John A. Tvedtnes argues that black-and-white imagery in the Book of Mormon is symbolic.

Date
2003
Type
Academic / Technical Report
Source
John A. Tvedtnes
LDS
Hearsay
Direct
Reference

John A. Tvedtnes, "The Charge of 'Racism' in the Book of Mormon," FARMS Review 15, no. 2 (2003): 195-196

Scribe/Publisher
Foundation for Ancient Research and Mormon Studies
People
John A. Tvedtnes
Audience
Reading Public
PDF
Transcription

The use of black-and-white imagery to typify purity and righteousness is exemplified in the works of Ephraim of Syria, a fourth century a.d. Old World Christian writer, who commented on Philip’s baptism of the Ethiopian eunuch (Acts 8:26–39) as follows: “The eunuch of Ethiopia upon his chariot saw Philip: the Lamb of Light met the dark man from out of the water. While he was reading, the Ethiopian was baptised and shone with joy, and journeyed on! He made disciples and taught, and out of black men he made men white. And the dark Ethiopic women became pearls for the Son.” One of Ephraim’s poems explains that “bodies that were filled with stains are made white” by means of anointing and baptism. The Qur’an, a seventh-century Semitic text, also speaks of the day of judgment as “the day when some faces will be white and some faces will be black” (3:106).

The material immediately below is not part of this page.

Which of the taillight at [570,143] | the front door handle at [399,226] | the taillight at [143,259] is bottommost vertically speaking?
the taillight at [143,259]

This could be taken as a reference to purity and righteousness on the one hand and impurity and wickedness on the other, or to salvation and damnation, but certainly not to race, since Islam has always been reasonably color-blind. Modern Arabic still uses the idiom sawwada wajhuhu to describe the act of discrediting, dishonoring, or disgracing a person, but its literal meaning is “to blacken the face” of someone.